• [Task to carry out]:
Return exactly the lines of the records below, starting at the line that contains "New Tree Texture" and ending at the line that contains "谷のりんごのノバスコシアの包まれたなキャンバス キャンバスプリント", with both of those lines kept.

*** Data to process Section Begins ***

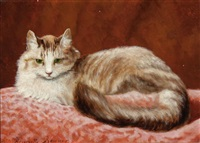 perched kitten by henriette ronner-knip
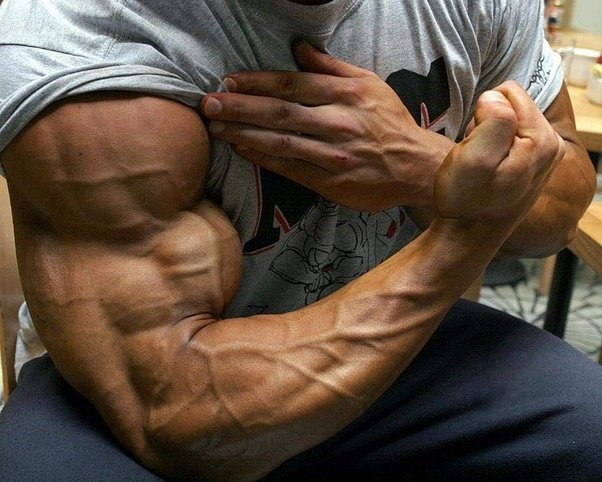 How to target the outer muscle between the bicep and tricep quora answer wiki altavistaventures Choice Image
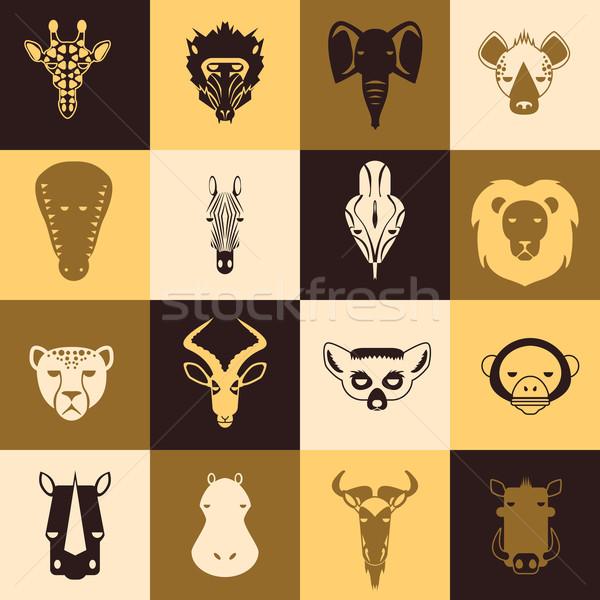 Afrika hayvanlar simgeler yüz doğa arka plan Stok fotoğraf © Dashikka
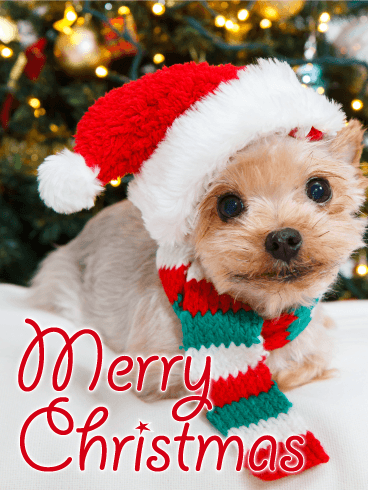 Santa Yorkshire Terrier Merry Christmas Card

*** Data to process Section Ends ***
*** Data to process Section Begins ***

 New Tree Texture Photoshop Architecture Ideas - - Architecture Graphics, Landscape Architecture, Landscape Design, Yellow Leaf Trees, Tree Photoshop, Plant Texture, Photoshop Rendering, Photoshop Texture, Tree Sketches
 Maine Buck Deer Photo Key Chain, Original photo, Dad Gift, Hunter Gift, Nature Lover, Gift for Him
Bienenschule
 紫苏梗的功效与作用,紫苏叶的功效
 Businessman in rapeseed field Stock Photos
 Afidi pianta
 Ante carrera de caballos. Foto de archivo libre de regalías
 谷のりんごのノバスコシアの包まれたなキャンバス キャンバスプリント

*** Data to process Section Ends ***
*** Data to process Section Begins ***

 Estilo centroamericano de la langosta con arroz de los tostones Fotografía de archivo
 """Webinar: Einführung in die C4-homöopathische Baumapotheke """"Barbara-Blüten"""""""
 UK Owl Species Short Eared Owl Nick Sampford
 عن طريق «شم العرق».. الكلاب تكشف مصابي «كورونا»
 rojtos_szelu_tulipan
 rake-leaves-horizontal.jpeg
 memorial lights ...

*** Data to process Section Ends ***

• [Written answer]:
 New Tree Texture Photoshop Architecture Ideas - - Architecture Graphics, Landscape Architecture, Landscape Design, Yellow Leaf Trees, Tree Photoshop, Plant Texture, Photoshop Rendering, Photoshop Texture, Tree Sketches
 Maine Buck Deer Photo Key Chain, Original photo, Dad Gift, Hunter Gift, Nature Lover, Gift for Him
Bienenschule
 紫苏梗的功效与作用,紫苏叶的功效
 Businessman in rapeseed field Stock Photos
 Afidi pianta
 Ante carrera de caballos. Foto de archivo libre de regalías
 谷のりんごのノバスコシアの包まれたなキャンバス キャンバスプリント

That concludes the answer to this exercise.